Items from a dataset
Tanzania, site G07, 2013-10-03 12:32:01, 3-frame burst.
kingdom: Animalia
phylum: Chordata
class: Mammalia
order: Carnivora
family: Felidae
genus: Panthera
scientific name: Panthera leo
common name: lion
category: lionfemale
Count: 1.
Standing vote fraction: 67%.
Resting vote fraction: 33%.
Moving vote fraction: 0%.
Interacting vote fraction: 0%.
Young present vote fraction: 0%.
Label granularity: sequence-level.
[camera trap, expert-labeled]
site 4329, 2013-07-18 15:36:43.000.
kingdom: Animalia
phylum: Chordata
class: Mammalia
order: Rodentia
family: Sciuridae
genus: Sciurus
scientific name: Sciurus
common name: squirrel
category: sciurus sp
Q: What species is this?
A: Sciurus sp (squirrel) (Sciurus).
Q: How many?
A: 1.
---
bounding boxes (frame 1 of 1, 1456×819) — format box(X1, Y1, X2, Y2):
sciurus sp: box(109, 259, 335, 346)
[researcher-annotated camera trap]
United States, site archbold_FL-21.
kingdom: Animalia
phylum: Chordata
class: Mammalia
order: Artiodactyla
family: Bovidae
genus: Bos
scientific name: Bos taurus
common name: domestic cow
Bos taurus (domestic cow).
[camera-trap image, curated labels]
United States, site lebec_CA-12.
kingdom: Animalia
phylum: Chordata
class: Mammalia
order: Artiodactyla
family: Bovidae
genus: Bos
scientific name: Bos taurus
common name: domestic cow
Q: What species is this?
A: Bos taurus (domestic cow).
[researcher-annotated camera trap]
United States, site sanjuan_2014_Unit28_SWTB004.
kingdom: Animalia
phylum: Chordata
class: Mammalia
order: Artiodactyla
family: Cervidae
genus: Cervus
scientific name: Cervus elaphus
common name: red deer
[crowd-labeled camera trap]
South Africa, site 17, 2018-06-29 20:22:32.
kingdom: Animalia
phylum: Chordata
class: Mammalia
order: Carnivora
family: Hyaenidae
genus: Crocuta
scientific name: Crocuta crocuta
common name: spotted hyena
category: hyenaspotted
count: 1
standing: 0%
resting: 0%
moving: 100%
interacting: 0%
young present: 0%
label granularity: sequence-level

**Your instructions**
All entries above are to be repeated verbatim, down to the last line.

**Problem solution**
Tanzania, site G07, 2013-10-03 12:32:01, 3-frame burst.
kingdom: Animalia
phylum: Chordata
class: Mammalia
order: Carnivora
family: Felidae
genus: Panthera
scientific name: Panthera leo
common name: lion
category: lionfemale
Count: 1.
Standing vote fraction: 67%.
Resting vote fraction: 33%.
Moving vote fraction: 0%.
Interacting vote fraction: 0%.
Young present vote fraction: 0%.
Label granularity: sequence-level.
[camera trap, expert-labeled]
site 4329, 2013-07-18 15:36:43.000.
kingdom: Animalia
phylum: Chordata
class: Mammalia
order: Rodentia
family: Sciuridae
genus: Sciurus
scientific name: Sciurus
common name: squirrel
category: sciurus sp
Q: What species is this?
A: Sciurus sp (squirrel) (Sciurus).
Q: How many?
A: 1.
---
bounding boxes (frame 1 of 1, 1456×819) — format box(X1, Y1, X2, Y2):
sciurus sp: box(109, 259, 335, 346)
[researcher-annotated camera trap]
United States, site archbold_FL-21.
kingdom: Animalia
phylum: Chordata
class: Mammalia
order: Artiodactyla
family: Bovidae
genus: Bos
scientific name: Bos taurus
common name: domestic cow
Bos taurus (domestic cow).
[camera-trap image, curated labels]
United States, site lebec_CA-12.
kingdom: Animalia
phylum: Chordata
class: Mammalia
order: Artiodactyla
family: Bovidae
genus: Bos
scientific name: Bos taurus
common name: domestic cow
Q: What species is this?
A: Bos taurus (domestic cow).
[researcher-annotated camera trap]
United States, site sanjuan_2014_Unit28_SWTB004.
kingdom: Animalia
phylum: Chordata
class: Mammalia
order: Artiodactyla
family: Cervidae
genus: Cervus
scientific name: Cervus elaphus
common name: red deer
[crowd-labeled camera trap]
South Africa, site 17, 2018-06-29 20:22:32.
kingdom: Animalia
phylum: Chordata
class: Mammalia
order: Carnivora
family: Hyaenidae
genus: Crocuta
scientific name: Crocuta crocuta
common name: spotted hyena
category: hyenaspotted
count: 1
standing: 0%
resting: 0%
moving: 100%
interacting: 0%
young present: 0%
label granularity: sequence-level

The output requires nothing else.